Our sun is not exactly a serene ball of scorching hot plasma. In fact, on a somewhat frequent basis it blows out colossal eruptions; such coronal mass ejections, when aimed at the Earth, are the cause of geomagnetic storms.
From space near Earth, we can measure them reasonably well with satellites and other spacecraft. But in 1998, something incredibly coincidental happened. Not only was a spacecraft in Earth’s near space able to measure a coronal mass ejection (CME), another spacecraft beyond Mars was lined up just the right way to receive the sunbeam as well.
This meant that the two spacecraft could measure the same CME at different points in their journey from the sun, providing a rare opportunity to understand how these powerful eruptions evolve.
Coronal mass ejections may not be as visible as solar flares (which sometimes accompany them), but they are much more powerful. They occur when twisted magnetic field lines on the sun reconnect, converting and releasing enormous amounts of energy.

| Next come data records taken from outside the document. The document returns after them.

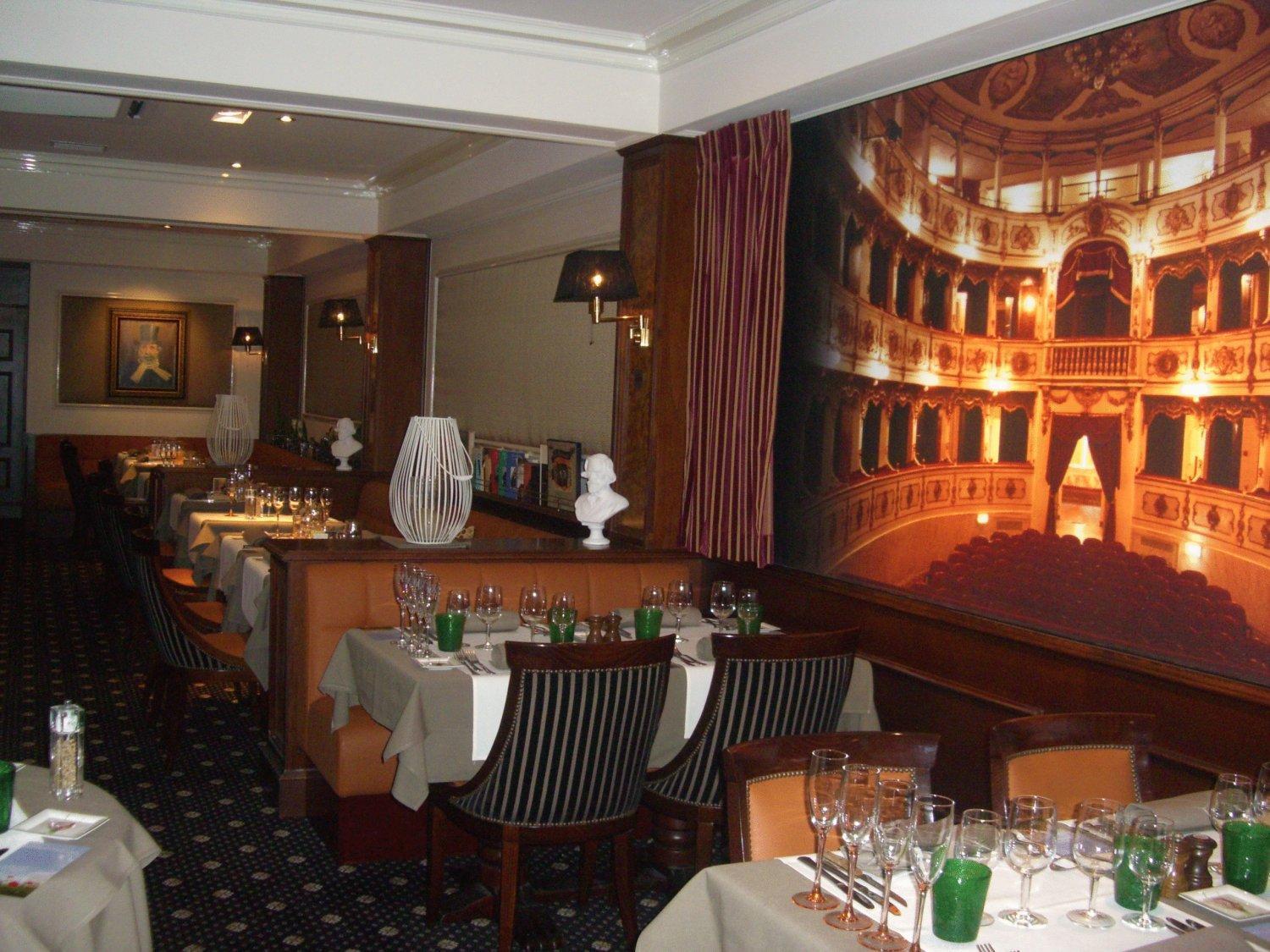 Verdi Bed & Breakfast Bruges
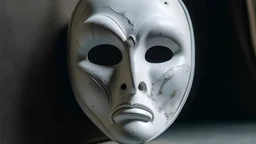 hannya mask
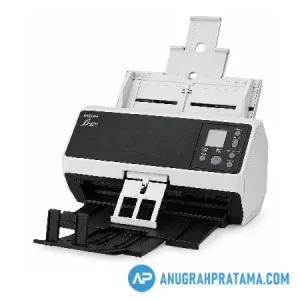 RICOH fi-8270 Document Scanner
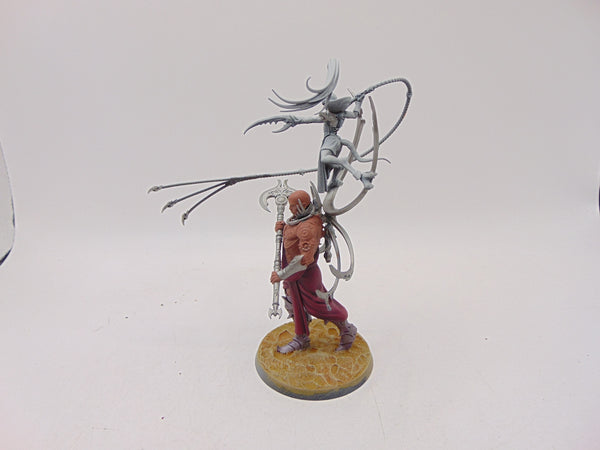 Syll'Esske: The Vengeful Allegiance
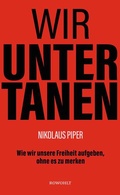 Cover: Wir Untertanen - Rowohlt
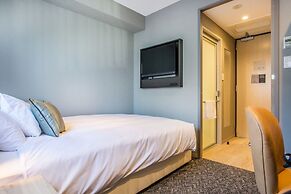 Hotel Musse Ginza Meitetsu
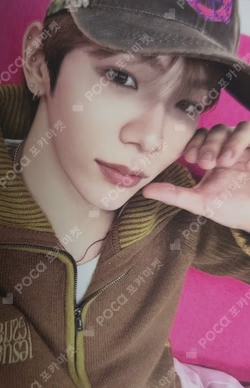 SMTOWN LIVE 2025 in SEOUL COACH JACKET SET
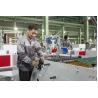 Buy cheap Fully Automatic 3 Side Sealing 2 Side Sealing Vacuum Bag on Roll Machine from wholesalers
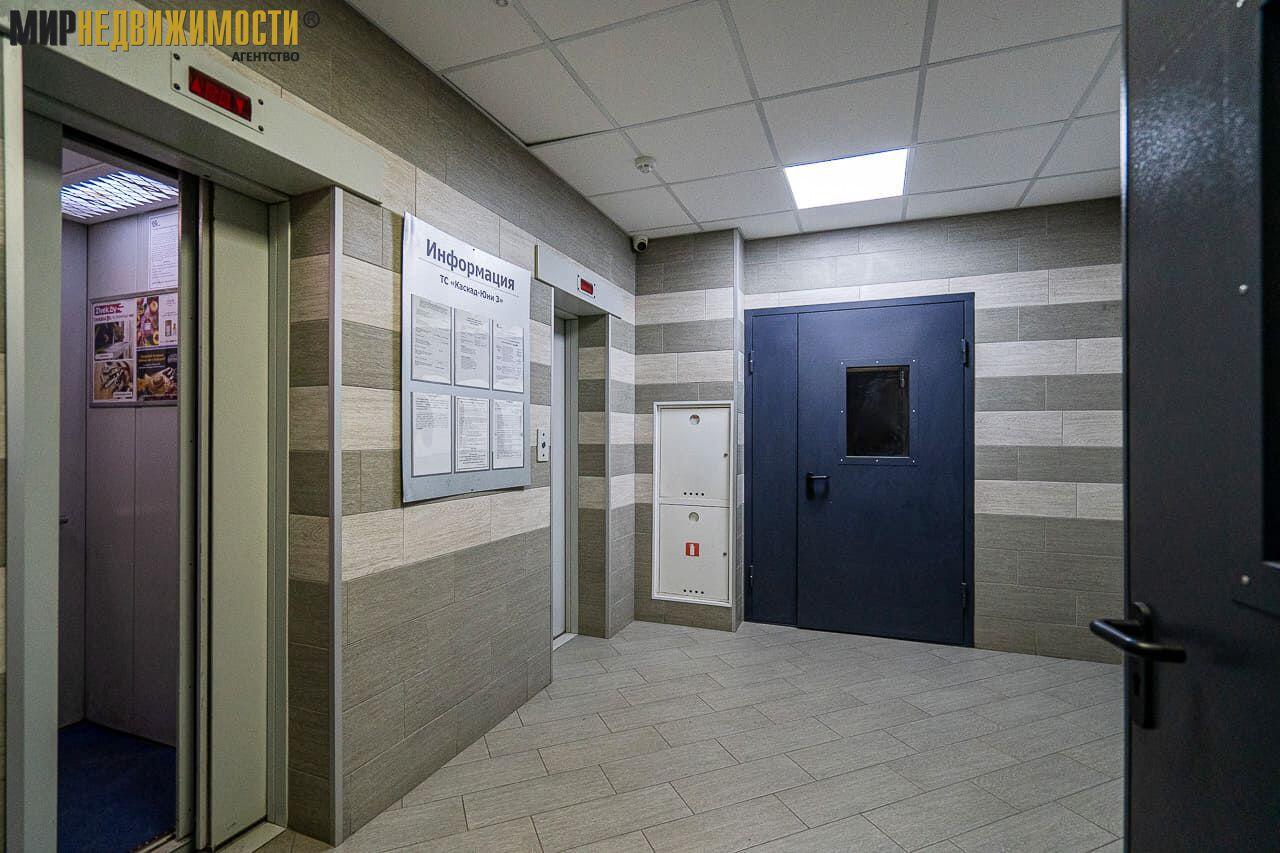 Wohnung 2 zimmer 64 m² Minsk, Belarus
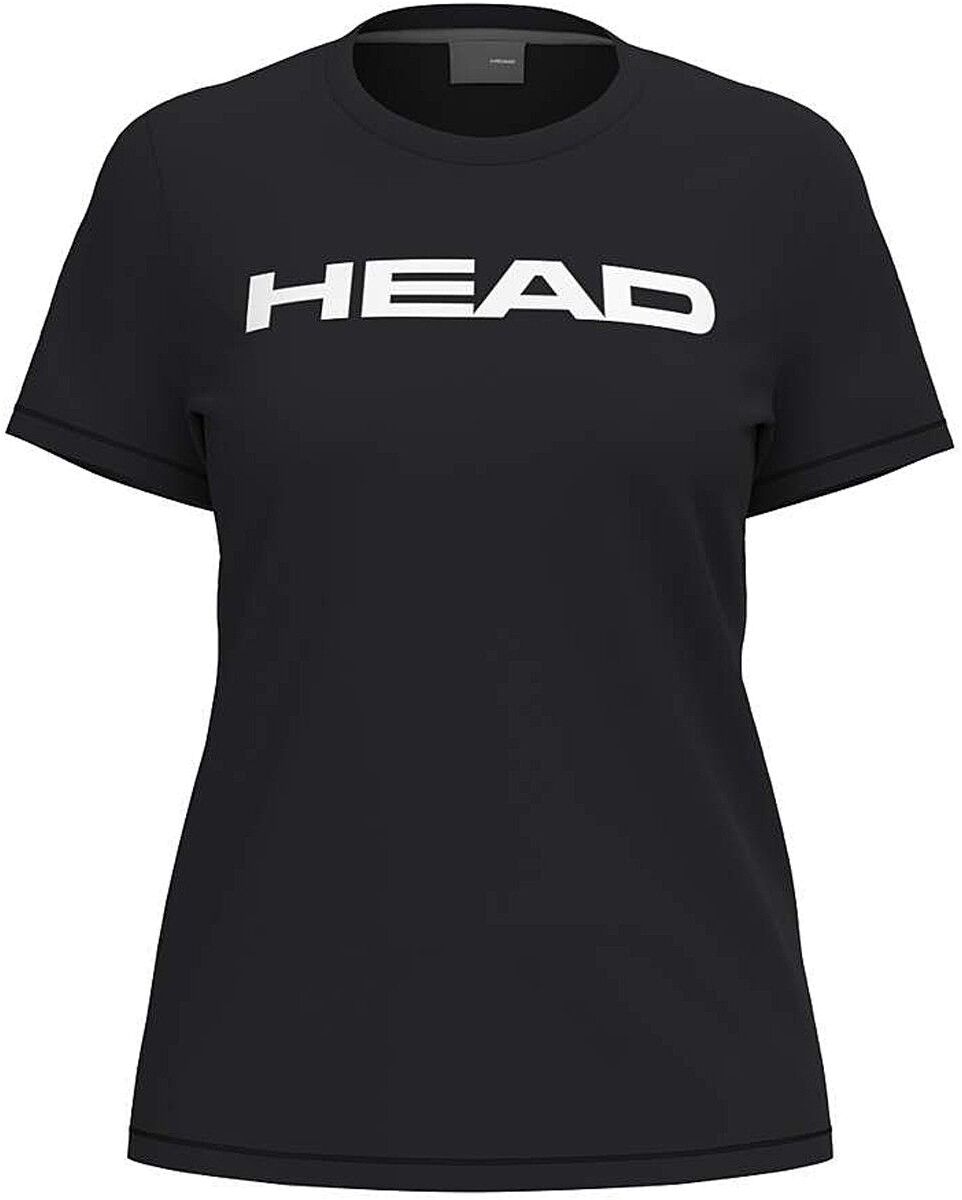 Футболка Head Club Original T-Shirt Women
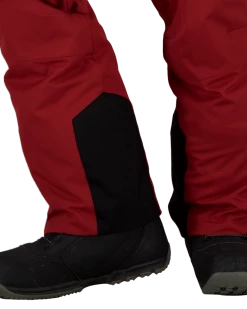 Obermeyer Orion Pant - Mars Red -OBERMEYER Store WebZoom 2500721047 S08 MODDET4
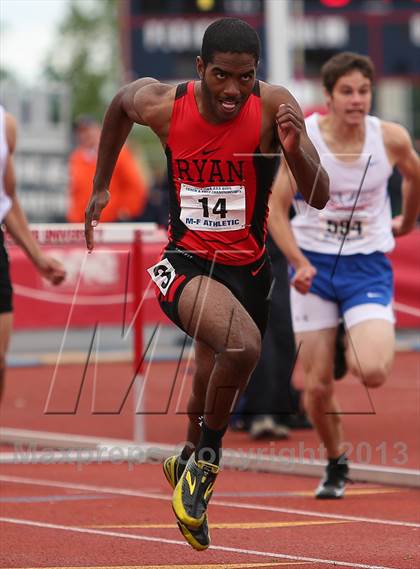 Thumbnail 3 in PIAA Class 2A/3A Championships (Day 1) photogallery.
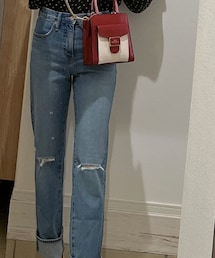 UNIQLO | デニムパンツ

This happens in the form of a CME, in which enormous amounts of ionised plasma and electromagnetic radiation, bundled in a spiral magnetic field, are launched into space with the solar wind. As they flow past Earth, CMEs can interact with the magnetosphere and ionosphere, creating observable effects such as problems with satellite communication and aurorae.
But what happens to CMEs when they are outside of Earth, in interplanetary space, is much more difficult to study. For example, we have many, much fewer instruments. The odds of two spacecraft at very distant distances from the sun detecting the same CME is incredibly low.
Fortunately, that happened in 1998 with two spacecraft designed to study solar wind. NASA’s Wind spacecraft, at the L1 Lagrangian point at about 1 astronomical unit (the distance between the Earth and the sun), first observed a CME on March 4, 1998.
Eighteen days later, that same CME arrived at Ulysses, a spacecraft that at the time was at a distance of 5.4 astronomical units, roughly equal to Jupiter’s average orbit.
Now astronomers have examined the data from both encounters to characterize for the first time how a CME changes as it travels deeper into the solar system. In particular, they studied the magnetohydrodynamic evolution of the embedded magnetic cloud.
Wind data (left) and Ulysses data (right). (Telloni et al., ApJL, 2020)
They found that in the 4.4 astronomical units between the two spacecraft, the spiral structure of the magnetic cloud had significantly eroded. The team thinks this was likely due to an interaction with a second, underlying magnetic cloud that traveled faster than the first, overtaking it and compressing it by the time it reached Ulysses.
This could explain why the spiral structure of the magnetic cloud in the CME became more twisted by the time it reached 5.4 astronomical units – rather than less, as might be expected. The magnetic interaction between the two clouds could erode the outer layer, leaving a more twisted core.
“What is clear from this analysis is that at 5.4 astronomical units, the second magnetic cloud strongly interacts with the first,” the researchers wrote in their paper.
As a result, the magnetic structure of the preceding magnetic cloud is highly distorted. In fact, its large-scale rotation extends far beyond the rear of the next magnetic cloud and de facto represents a form of rotation of the magnetic field on the planet. background.”
It would be fascinating to see more studies on this topic – and, happy as the observation was, we might just get them. The researchers note that we are in the early stages of what could be considered a “golden age” of solar physics.
With NASA’s Parker Solar Probe, ESA and JAXA’s BepiColombo and ESA’s Solar Orbiter all orbiting the sun at different distances, it may only be a matter of time for the stars – or in this case, the spacecraft – to align .
The research is published in The Astrophysical Journal Letters.